In base al principio della libera circolazione dei beni nel territorio comunitario il legislatore comunitario ha preferito evitare specifici obblighi procedurali relativi al trasferimento dei beni in un diverso Stato membro dell’Unione. La normativa IVA considera tutte le operazioni inerenti la cessione di beni è servizi imponibili, ad eccezione di quelle esenti o non imponibili, pertanto la non imponibilità delle cessioni intracomunitarie vanno interpretare in modo restrittivo per cui ricade sul cedente, che ha l’obbligo di emettere la fattura, la dimostrazione dei presupposti della non imponibilità (vedasi Corte di giustizia, 27 settembre 2007, causa C-409/04 e Id., 6 settembre 2012, causa C-273/11)
La stessa Corte di Giustizia UE ha chiarito che “il diritto di disporre del bene come proprietario sia stato trasmesso all’acquirente e che il fornitore abbia provato che tale bene sia stato spedito o trasportato in un altro Stato membro e che, in seguito a tale spedizione o trasporto, esso abbia lasciato fisicamente il territorio dello Stato membro di cessione” (Corte di giustizia, 27 settembre 2007, causa C-409/04).
Inoltre la stessa Corte UE ha precisato che non ha rilievo, ai fini della non imponibilità, che il trasporto del bene debba avvenire entro un termine preciso.
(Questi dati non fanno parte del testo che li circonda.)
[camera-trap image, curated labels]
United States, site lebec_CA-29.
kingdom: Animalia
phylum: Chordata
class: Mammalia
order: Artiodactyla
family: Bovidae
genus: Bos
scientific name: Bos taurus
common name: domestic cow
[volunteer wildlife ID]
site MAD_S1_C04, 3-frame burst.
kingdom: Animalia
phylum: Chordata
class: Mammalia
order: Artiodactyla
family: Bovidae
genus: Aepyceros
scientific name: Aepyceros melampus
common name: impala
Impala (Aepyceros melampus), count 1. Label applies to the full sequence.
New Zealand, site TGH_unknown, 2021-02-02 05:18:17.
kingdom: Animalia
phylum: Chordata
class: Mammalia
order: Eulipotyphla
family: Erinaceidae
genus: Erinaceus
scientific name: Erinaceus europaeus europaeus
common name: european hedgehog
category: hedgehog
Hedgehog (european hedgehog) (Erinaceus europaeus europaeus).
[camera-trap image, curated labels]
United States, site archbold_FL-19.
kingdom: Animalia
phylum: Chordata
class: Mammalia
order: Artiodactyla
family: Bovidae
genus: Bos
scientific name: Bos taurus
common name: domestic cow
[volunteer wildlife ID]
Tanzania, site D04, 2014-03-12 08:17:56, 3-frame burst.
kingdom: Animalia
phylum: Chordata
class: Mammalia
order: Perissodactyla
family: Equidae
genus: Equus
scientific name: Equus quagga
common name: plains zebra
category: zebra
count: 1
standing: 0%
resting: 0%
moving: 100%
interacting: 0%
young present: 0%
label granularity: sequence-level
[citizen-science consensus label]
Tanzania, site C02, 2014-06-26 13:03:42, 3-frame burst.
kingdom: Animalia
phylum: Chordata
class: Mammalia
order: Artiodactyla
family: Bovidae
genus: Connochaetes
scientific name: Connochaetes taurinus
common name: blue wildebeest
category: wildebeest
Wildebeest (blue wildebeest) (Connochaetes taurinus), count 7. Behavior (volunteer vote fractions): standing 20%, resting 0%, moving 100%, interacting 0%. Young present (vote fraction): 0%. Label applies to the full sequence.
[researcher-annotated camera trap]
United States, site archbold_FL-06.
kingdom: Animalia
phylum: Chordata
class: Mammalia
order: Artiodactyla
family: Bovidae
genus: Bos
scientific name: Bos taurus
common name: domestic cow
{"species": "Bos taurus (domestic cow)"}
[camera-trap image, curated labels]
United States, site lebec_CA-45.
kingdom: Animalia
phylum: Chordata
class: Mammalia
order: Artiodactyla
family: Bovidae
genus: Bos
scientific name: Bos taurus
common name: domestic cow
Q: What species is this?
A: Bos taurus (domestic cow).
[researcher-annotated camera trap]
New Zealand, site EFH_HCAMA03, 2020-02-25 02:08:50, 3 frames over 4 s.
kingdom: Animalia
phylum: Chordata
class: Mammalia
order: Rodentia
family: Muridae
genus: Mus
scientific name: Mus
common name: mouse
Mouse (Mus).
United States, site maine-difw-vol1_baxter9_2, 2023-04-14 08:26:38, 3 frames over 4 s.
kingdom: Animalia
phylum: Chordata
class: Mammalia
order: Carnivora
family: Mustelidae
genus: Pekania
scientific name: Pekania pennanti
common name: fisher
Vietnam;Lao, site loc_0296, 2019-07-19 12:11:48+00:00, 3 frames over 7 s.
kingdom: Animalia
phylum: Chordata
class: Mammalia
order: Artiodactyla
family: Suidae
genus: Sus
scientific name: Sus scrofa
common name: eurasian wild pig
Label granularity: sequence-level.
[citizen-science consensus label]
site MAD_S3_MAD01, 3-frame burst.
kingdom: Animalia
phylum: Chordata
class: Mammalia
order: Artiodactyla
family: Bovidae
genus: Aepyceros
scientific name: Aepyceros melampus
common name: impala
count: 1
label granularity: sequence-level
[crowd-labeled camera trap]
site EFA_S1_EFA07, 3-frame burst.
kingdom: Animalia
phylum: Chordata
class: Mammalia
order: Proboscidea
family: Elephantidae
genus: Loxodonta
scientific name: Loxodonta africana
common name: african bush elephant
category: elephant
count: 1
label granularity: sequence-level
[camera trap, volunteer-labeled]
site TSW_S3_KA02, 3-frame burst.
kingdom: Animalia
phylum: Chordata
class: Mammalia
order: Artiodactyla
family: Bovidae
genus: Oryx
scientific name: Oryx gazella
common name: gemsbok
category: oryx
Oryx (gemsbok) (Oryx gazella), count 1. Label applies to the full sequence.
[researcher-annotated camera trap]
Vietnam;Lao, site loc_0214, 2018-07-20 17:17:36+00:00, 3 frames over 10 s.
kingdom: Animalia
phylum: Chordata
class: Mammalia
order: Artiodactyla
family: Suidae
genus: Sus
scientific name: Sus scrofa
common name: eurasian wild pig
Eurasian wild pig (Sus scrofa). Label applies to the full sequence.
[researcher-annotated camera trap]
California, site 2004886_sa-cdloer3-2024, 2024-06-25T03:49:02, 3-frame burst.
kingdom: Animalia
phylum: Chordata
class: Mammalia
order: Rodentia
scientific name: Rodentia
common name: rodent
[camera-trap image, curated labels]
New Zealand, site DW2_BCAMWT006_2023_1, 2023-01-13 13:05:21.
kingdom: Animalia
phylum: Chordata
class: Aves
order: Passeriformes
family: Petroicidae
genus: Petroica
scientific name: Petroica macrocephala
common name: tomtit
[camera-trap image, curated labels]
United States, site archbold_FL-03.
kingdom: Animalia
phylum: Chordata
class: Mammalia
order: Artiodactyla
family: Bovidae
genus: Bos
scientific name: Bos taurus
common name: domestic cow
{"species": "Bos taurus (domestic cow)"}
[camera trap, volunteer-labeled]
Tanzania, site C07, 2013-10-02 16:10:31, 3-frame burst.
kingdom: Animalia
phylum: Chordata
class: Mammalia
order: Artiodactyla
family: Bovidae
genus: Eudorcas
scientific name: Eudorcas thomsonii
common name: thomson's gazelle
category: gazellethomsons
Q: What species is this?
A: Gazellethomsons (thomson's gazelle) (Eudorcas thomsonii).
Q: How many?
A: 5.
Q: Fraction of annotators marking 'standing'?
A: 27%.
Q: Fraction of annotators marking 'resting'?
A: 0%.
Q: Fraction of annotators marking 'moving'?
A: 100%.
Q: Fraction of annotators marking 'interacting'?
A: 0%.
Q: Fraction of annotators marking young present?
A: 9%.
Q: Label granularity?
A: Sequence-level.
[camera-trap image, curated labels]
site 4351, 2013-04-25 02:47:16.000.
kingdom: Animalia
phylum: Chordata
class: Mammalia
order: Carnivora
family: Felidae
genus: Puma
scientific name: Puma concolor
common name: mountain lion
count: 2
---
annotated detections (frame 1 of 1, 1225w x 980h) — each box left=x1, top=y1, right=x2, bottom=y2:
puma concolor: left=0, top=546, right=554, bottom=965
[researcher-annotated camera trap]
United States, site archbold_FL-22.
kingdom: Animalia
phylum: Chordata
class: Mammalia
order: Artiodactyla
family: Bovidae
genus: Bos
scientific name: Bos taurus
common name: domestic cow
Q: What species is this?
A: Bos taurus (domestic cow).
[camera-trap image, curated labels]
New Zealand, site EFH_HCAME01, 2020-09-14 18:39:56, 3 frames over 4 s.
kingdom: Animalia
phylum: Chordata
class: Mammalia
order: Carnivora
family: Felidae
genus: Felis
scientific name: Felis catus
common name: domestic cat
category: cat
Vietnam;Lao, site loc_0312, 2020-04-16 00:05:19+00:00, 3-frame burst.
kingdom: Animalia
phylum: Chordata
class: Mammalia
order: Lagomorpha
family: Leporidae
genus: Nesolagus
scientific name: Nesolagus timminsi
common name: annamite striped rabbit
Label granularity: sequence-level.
Tale principio ha lo scopo di escludere la possibilità di poter scegliere, in base a condizioni più favorevoli, il luogo impositivo dell’operazione. (Corte UE, 18 novembre 2010, causa C-84/09)
Anche la normativa Italiana nulla dispone, anche il contenuto dell’art. 41 del D.L. n. 331/1993 non contempla alcun obbligo formale(1), sulla documentazione che il cedente deve conservare ed esibire in caso di verifiche al fine di provare l’avvenuto trasferimento del bene in altro Stato membro della UE.